_Written problem_
Recast every line of the entries below as a numbered list, skipping blank lines. Leave out the picture markers.

Records from a dataset:
* START *

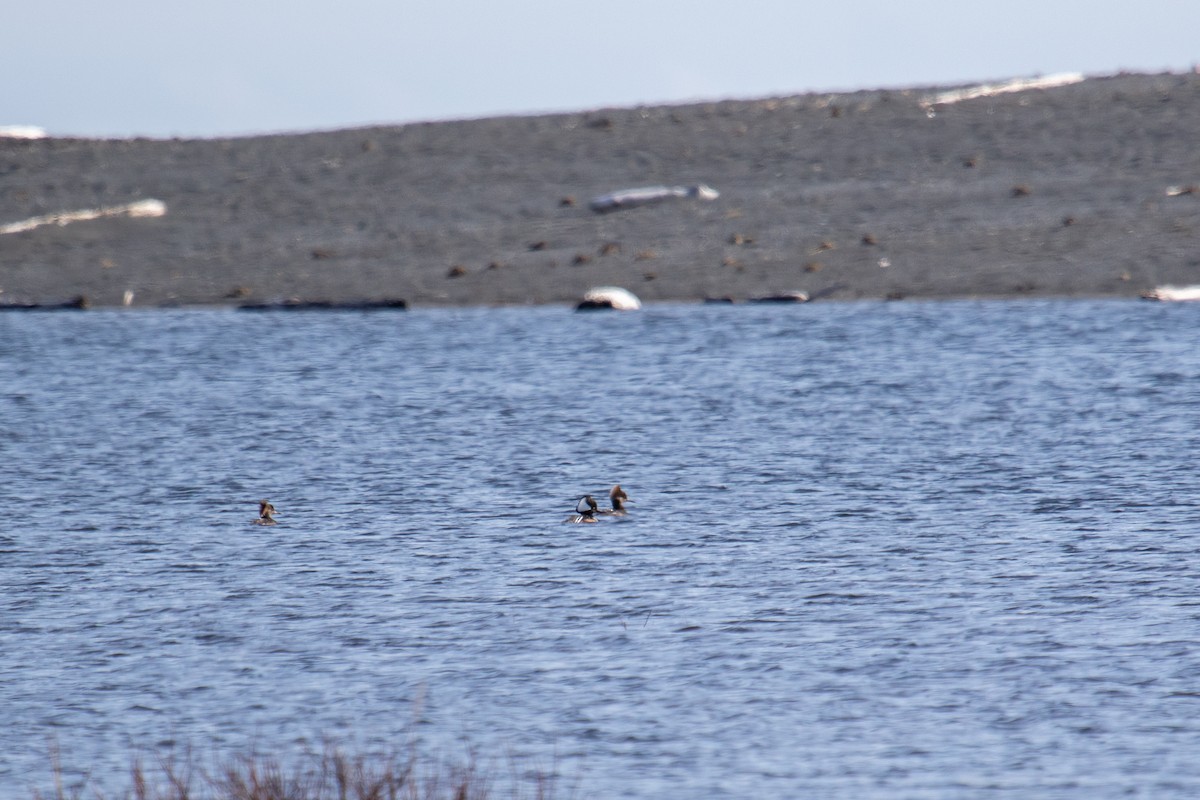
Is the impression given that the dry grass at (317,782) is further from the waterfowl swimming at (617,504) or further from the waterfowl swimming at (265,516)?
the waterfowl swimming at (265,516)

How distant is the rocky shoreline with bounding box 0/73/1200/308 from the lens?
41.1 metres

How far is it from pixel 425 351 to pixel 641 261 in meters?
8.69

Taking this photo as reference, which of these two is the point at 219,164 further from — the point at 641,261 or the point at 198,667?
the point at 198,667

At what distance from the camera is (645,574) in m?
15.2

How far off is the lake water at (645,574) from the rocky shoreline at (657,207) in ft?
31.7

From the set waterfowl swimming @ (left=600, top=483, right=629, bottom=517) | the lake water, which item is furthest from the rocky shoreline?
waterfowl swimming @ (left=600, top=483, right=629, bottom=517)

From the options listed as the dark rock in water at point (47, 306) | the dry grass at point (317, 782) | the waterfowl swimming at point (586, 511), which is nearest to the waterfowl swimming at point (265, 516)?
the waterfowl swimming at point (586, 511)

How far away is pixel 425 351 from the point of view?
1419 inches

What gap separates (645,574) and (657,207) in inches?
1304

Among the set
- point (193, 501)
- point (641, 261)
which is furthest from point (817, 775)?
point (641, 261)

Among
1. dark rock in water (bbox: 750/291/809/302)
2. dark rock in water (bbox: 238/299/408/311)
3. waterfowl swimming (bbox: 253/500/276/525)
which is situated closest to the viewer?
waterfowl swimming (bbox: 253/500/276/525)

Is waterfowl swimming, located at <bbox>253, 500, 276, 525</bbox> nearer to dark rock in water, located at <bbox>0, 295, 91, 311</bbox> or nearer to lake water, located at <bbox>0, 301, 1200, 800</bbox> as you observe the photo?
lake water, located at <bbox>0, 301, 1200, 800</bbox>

* END *

_Complete output_
1. Is the impression given that the dry grass at (317,782) is further from the waterfowl swimming at (617,504) or further from the waterfowl swimming at (265,516)?
2. the waterfowl swimming at (265,516)
3. How distant is the rocky shoreline with bounding box 0/73/1200/308 from the lens?
4. 41.1 metres
5. How far is it from pixel 425 351 to pixel 641 261 in meters?
6. 8.69
7. Taking this photo as reference, which of these two is the point at 219,164 further from — the point at 641,261 or the point at 198,667?
8. the point at 198,667
9. At what distance from the camera is (645,574) in m?
10. 15.2
11. How far off is the lake water at (645,574) from the rocky shoreline at (657,207) in ft?
12. 31.7
13. From the set waterfowl swimming @ (left=600, top=483, right=629, bottom=517) | the lake water, which item is furthest from the rocky shoreline?
14. waterfowl swimming @ (left=600, top=483, right=629, bottom=517)
15. From the options listed as the dark rock in water at point (47, 306) | the dry grass at point (317, 782) | the waterfowl swimming at point (586, 511), which is nearest to the waterfowl swimming at point (265, 516)?
16. the waterfowl swimming at point (586, 511)
17. How far away is pixel 425 351 from the point of view?
18. 1419 inches
19. What gap separates (645,574) and (657,207) in inches?
20. 1304
21. Among the set
22. - point (193, 501)
23. - point (641, 261)
24. which is furthest from point (817, 775)?
25. point (641, 261)
26. Among
27. 1. dark rock in water (bbox: 750/291/809/302)
28. 2. dark rock in water (bbox: 238/299/408/311)
29. 3. waterfowl swimming (bbox: 253/500/276/525)
30. which is situated closest to the viewer?
31. waterfowl swimming (bbox: 253/500/276/525)
32. Is waterfowl swimming, located at <bbox>253, 500, 276, 525</bbox> nearer to dark rock in water, located at <bbox>0, 295, 91, 311</bbox> or nearer to lake water, located at <bbox>0, 301, 1200, 800</bbox> as you observe the photo?
33. lake water, located at <bbox>0, 301, 1200, 800</bbox>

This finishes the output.